'Calder, Miro' at
The Phillips Collection,
Washington, D.C.
October 9, 2004-January 23, 2005

A thin black line winds its way through the most joyful and under-celebrated exhibition of the season. Joyful, because the line can take you places you’ve never been with two familiar artists. Under-celebrated, because the prejudices of the art world are known, and the wonderful, idiosyncratic legacy of the country’s first modernist museum does not jibe with more recent, ever-expanding upstarts. No matter. One look at this show and the eyes have it. The visual delights of watching that line jump from painter to sculptor, wire to canvas, Connecticut to Catalonia and back can be electrifying.

The electric potential of exhibiting these two artists together is nothing new. Calder and Miró both contributed work to the Spanish Pavilion at the Paris World’s Fair in 1937. For many years they also shared the same dealer, Pierre Matisse, and in 1939 Matisse presented the two artists in back-to-back shows. Matisse also provided a conduit between the two artists when separated by the Second World War.

In 1942, when MOMA’s first retrospective of Miró travelled to Vassar College, an equal number of Calder’s sculptures were added to the Vassar show. A friend noted to Calder that “your pieces gave just that fillip to the Mirós that got them off being too flat and squiggly.” Duncan Phillips made a similar discovery in pairing the two artists together through acquisitions in the early 1950s. Later, when Calder joined the Perls Gallerie in the early 1960s, Klaus Perls’s first show of Calder’s work was through the widely praised “Alexander Calder, Joan Miró.” John Canaday, writing in The New York Times, called that exhibition “just about perfect” and noted that, taken together, “the element of fantasy is heightened in Calder’s impeccably balanced structures and the element of calculation becomes more apparent than usual in Miró’s looser inventions.” Galerie Beyeler followed with “Miró, Calder” in 1972. Fondation Beyeler is the co-organizer of the current show, which first exhibited at its museum in Basel over the summer in a larger installation.

“Just about perfect” sums up my feelings after seeing these two artists together here, even as this incarnation of the exhibition has notable gaps—including Miró’s Birth of the World (1925) (back it went from Basel to the Museum of Modern Art). The Phillips has done an excellent job in mounting the work in seamless and edifying ways, from the menagerie of birds and other animals alighting up the first staircase to the newly enlarged final exhibition room, where Miró’s massive Mural Painting for the Terrace Plaza Hotel, Cincinnati (1947) beckons behind Calder’s mobile Twenty Leaves and an Apple (1946), his own commission for that hotel (both pieces are on loan from the Cincinnati Art Museum).

Contemporaries, friends, and often long-distance correspondents (Calder could be particularly louche in his postcards), the two artists complement each other in ways that Matisse and Picasso or Manet and Velásquez cannot. Rather than a connection based on competition or influence, here the tie that binds is formed of the elemental. In the shared line one finds a distillation of what modernism could promise, with its attention to surface, and what that promise could achieve across different media.
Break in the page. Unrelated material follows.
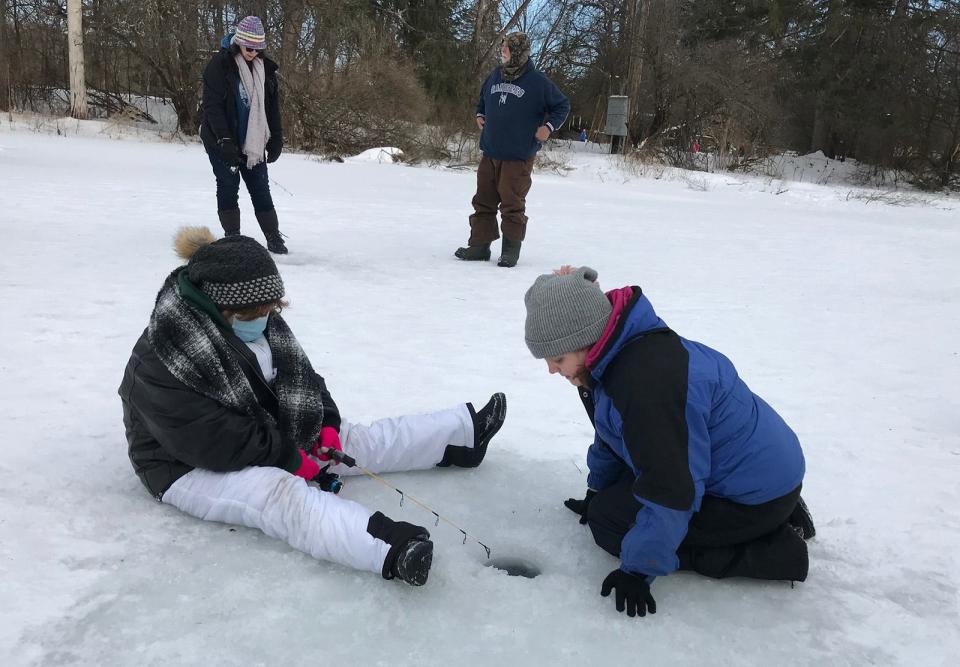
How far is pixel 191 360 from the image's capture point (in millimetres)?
1970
For both Calder and Miró, two expatriate artists from very different countries living in Paris in the 1920s, the line started with Paul Klee and his Twittering Machine (1922). By the time they met each other in 1928, the line extended through biomorphic shapes and a common interest in animals, toys, and the carnivalesque, with Miró’s Carnival of Harlequin (1924–1925) and Painting (Circus Horse) (1927) mirroring Calder’s miniature wire acrobats and his circus shows.

Calder, the son and grandson of sculptors, sought to overcome “the impression of mud piled up on the floor”—the mass of sculpture—and reduce sculpture to structural framework. In the line he found a liberation from plastic volume. Miró, likewise, used the line to challenge the classicizing impulse, as he saw it, of Mediterranean art. The line saw them through abstraction in the 1930s (by way of Mondrian). The line tied Miró’s wartime Constellation series together just as it arced out ever more gracefully in Calder’s maturing sculpture.

Oddly, as Miró turned to sculpture later in his life (Moon Bird, 1946–1949), it seemed that Calder could do Miró better than Miró could do Miró. Miró’s puffed-up, static figures achieved little of the movement and grace, so evident in his paintings, that Calder could channel in mobiles and stabiles. Little attention is given to Miró’s sculpture at the Phillips show, which concludes at the 1947 Cincinnati commissions. This is a pity, because it only highlights that what these two artists could achieve together they could not do alone.